= REQUIRED ACTION =
Output the data below line for line, exactly, up to and including the line where "ゴムハンマーや丸めた雑誌で固定する。" appears.

= PROVIDED DATA =
- Opening Delimiter -

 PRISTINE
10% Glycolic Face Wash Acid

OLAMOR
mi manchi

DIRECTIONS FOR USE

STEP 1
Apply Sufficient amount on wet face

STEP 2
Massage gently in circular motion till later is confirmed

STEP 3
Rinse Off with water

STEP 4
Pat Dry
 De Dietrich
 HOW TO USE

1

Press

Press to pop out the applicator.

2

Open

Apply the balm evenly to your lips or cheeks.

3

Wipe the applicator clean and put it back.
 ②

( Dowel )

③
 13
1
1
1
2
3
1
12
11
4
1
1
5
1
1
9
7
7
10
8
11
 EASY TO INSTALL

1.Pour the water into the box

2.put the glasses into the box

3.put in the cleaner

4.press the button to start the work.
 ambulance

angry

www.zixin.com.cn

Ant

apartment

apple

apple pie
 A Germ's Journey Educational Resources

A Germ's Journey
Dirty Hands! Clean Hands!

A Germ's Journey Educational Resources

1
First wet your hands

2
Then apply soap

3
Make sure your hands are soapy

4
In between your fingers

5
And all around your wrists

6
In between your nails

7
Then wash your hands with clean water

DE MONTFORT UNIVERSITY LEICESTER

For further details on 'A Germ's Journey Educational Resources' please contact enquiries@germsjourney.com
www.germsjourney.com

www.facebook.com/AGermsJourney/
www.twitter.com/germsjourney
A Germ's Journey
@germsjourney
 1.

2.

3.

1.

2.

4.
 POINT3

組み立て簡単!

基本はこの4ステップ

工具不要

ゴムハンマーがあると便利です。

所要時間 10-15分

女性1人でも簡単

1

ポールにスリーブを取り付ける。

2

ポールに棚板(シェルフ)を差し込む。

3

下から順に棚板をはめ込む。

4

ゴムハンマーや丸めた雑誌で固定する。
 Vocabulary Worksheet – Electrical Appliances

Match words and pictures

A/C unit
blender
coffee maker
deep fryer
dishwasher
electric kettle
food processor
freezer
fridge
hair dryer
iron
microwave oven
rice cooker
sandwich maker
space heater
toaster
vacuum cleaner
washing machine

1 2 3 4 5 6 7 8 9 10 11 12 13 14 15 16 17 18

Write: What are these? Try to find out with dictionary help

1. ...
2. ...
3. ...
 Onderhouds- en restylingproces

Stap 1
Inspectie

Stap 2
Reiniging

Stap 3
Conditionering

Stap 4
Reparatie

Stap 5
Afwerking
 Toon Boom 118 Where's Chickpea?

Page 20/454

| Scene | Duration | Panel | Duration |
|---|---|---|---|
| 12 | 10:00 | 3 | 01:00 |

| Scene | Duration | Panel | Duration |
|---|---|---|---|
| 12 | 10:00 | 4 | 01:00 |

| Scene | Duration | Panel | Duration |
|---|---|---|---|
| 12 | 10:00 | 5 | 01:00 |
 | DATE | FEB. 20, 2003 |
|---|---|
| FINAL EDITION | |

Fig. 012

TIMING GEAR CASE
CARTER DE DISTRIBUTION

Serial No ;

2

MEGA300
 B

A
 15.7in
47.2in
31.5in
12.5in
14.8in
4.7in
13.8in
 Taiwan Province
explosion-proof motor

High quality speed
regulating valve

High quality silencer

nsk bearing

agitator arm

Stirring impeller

- Closing Delimiter -

= SOLUTION TO THE EXERCISE =
 PRISTINE
10% Glycolic Face Wash Acid

OLAMOR
mi manchi

DIRECTIONS FOR USE

STEP 1
Apply Sufficient amount on wet face

STEP 2
Massage gently in circular motion till later is confirmed

STEP 3
Rinse Off with water

STEP 4
Pat Dry
 De Dietrich
 HOW TO USE

1

Press

Press to pop out the applicator.

2

Open

Apply the balm evenly to your lips or cheeks.

3

Wipe the applicator clean and put it back.
 ②

( Dowel )

③
 13
1
1
1
2
3
1
12
11
4
1
1
5
1
1
9
7
7
10
8
11
 EASY TO INSTALL

1.Pour the water into the box

2.put the glasses into the box

3.put in the cleaner

4.press the button to start the work.
 ambulance

angry

www.zixin.com.cn

Ant

apartment

apple

apple pie
 A Germ's Journey Educational Resources

A Germ's Journey
Dirty Hands! Clean Hands!

A Germ's Journey Educational Resources

1
First wet your hands

2
Then apply soap

3
Make sure your hands are soapy

4
In between your fingers

5
And all around your wrists

6
In between your nails

7
Then wash your hands with clean water

DE MONTFORT UNIVERSITY LEICESTER

For further details on 'A Germ's Journey Educational Resources' please contact enquiries@germsjourney.com
www.germsjourney.com

www.facebook.com/AGermsJourney/
www.twitter.com/germsjourney
A Germ's Journey
@germsjourney
 1.

2.

3.

1.

2.

4.
 POINT3

組み立て簡単!

基本はこの4ステップ

工具不要

ゴムハンマーがあると便利です。

所要時間 10-15分

女性1人でも簡単

1

ポールにスリーブを取り付ける。

2

ポールに棚板(シェルフ)を差し込む。

3

下から順に棚板をはめ込む。

4

ゴムハンマーや丸めた雑誌で固定する。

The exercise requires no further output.